### [Set task]
Report how many lines in the rows below contain the word "furthest", and give only the number.

### [Dataset excerpts]
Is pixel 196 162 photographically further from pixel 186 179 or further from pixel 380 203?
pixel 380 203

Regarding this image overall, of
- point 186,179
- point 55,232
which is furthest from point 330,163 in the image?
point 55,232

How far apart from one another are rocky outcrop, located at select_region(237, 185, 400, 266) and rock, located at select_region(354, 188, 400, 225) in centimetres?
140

...

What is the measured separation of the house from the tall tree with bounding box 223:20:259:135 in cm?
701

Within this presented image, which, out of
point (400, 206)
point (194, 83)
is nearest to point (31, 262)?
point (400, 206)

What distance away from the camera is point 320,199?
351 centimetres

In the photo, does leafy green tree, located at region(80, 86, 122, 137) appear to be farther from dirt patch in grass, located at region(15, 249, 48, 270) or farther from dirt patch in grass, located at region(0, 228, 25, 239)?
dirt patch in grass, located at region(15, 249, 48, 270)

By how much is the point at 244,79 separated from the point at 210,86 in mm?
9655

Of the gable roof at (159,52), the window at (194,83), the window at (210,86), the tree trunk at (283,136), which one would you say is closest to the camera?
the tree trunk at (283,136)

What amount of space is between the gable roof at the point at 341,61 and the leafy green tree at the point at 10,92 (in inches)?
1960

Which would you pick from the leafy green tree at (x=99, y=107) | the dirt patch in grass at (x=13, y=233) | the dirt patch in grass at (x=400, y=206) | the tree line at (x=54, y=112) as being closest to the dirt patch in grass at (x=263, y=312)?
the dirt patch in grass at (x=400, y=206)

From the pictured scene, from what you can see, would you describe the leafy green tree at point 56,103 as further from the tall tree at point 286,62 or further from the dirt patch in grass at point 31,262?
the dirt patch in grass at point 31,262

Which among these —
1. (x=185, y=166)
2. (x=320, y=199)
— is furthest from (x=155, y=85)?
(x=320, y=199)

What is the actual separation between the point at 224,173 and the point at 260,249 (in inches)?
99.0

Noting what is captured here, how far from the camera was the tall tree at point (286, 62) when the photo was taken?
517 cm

### [Result of this exercise]
2